Animaux : La SPA alerte sur le nombre d’abandons qui explose… alors que leurs refuges sont déjà saturés

VACANCES Chaque été, la SPA recueille un certain nombre d’animaux de compagnie, mais cette année, elle fait face à une augmentation importante des abandons, après que les adoptions ont flambé pendant le confinement

20 Minutes avec AFP
— 
Illustration d'un refuge de l SPA à Rennes.
Illustration d'un refuge de l SPA à Rennes. — J Gicquel / 20 Minutes

Il n’y a (déjà) plus de place. Alors que nous ne sommes qu’au début de l’été, la Société protectrice des animaux (SPA) lance un cri d’alerte face à l’accélération de l’abandon. Ses refuges ont d’ailleurs atteint leur capacité maximale, surtout les chatteries.

Avec 7.700 pensionnaires, « les sites sont proches de la saturation » et « les adoptions sont moins nombreuses en cette période de vacances estivales », explique jeudi la SPA dans un communiqué, redoutant « bientôt ne plus être en mesure de prendre en charge les abandons et d’accueillir de nouveaux animaux ».

Surtout des chats, rongeurs, reptiles…

Depuis le 1er mai, 8.932 animaux issus de l’abandon ont été recueillis par la SPA dans ses 62 refuges et Maisons SPA, soit 6 % de plus qu’en 2019 sur la même période.

Cette tendance s’accélère sur le mois de juin avec un accroissement de 14 % par rapport à 2019. L’augmentation la plus forte concerne les chats et les NAC (nouveaux animaux de compagnie : rongeurs, reptiles..) dont le recueil a augmenté de 25 % sur le mois de juin par rapport à 2019.

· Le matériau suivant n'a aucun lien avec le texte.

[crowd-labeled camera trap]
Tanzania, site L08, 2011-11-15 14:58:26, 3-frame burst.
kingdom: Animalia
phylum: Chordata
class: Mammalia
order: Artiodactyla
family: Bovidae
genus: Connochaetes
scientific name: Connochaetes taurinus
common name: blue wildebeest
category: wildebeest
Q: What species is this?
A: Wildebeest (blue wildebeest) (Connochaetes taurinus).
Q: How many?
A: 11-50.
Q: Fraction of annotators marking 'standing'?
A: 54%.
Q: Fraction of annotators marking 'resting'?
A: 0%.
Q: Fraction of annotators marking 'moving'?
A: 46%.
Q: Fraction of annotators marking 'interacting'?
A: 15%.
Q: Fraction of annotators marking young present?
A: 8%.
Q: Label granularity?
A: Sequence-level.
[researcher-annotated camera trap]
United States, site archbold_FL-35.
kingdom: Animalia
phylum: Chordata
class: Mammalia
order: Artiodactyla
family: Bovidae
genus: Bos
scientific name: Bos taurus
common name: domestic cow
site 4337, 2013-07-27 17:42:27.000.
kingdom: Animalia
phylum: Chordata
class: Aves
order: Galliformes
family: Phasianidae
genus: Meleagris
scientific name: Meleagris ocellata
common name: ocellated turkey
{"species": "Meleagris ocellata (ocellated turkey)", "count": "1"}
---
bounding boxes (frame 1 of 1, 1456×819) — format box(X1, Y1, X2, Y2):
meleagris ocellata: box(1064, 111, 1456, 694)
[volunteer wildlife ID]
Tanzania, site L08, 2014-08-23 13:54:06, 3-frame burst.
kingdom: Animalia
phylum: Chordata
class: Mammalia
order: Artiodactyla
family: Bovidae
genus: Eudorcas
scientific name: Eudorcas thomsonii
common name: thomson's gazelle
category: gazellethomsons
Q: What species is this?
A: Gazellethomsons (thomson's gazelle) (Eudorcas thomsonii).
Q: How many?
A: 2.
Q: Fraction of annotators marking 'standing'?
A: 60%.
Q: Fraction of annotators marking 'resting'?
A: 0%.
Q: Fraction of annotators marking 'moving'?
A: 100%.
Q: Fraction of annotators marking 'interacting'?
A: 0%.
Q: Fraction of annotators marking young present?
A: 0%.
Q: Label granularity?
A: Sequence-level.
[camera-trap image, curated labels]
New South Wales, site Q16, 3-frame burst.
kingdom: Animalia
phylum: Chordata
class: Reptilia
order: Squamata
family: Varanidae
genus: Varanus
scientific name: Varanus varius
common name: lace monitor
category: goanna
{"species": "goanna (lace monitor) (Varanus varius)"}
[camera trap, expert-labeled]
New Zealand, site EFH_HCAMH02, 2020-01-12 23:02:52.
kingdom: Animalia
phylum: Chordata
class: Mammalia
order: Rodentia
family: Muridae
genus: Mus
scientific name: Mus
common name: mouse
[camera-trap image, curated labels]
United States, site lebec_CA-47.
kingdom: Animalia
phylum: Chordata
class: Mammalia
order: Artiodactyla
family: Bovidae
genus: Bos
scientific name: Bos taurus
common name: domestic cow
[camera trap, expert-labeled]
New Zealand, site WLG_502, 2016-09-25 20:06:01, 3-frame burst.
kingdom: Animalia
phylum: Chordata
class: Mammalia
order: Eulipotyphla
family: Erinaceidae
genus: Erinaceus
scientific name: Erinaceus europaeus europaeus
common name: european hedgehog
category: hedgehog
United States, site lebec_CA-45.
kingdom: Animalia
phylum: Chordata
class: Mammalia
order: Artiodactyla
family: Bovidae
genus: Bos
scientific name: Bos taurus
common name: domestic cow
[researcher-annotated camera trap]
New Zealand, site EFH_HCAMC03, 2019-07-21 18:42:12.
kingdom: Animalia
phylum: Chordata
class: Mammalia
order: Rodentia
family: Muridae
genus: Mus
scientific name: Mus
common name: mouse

Une situation alarmante car « cette tendance 2021 bat tous les tristes records des années précédentes », déplorent les défenseurs des animaux qui dénoncent « les achats faciles et déresponsabilisant sur Internet, comme sur le Bon Coin et dans les animaleries qui ont eu lieu en 2020 ».

« Les animaux deviennent les victimes collatérales de la crise sanitaire »

« La SPA traverse un début d’été encore plus dramatique que les précédents car nous devons gérer les conséquences de la pandémie et les dérives du business de l’animal », alerte Jacques-Charles Fombonne, président de la SPA. « C’est finalement à retardement que les animaux de compagnie deviennent les victimes collatérales de la crise sanitaire », estime-t-il.

Pour stopper le problème de « l’animal objet », il attend du gouvernement la confirmation de l’interdiction de vente des animaux de compagnie en animalerie et sur Internet.

« Cette triste réalité que nous vivons permettra au Sénat d’entériner les articles de loi sur les modes d’acquisition des animaux de compagnie, votés en janvier à l’Assemblée nationale », espère Jacques-Charles Fombonne.

Cette proposition de loi doit aider à éviter les achats impulsifs d’animaux de compagnie, qui conduisent à trop de délaissements ensuite, quelque 100.000 bêtes étant abandonnées chaque année en France.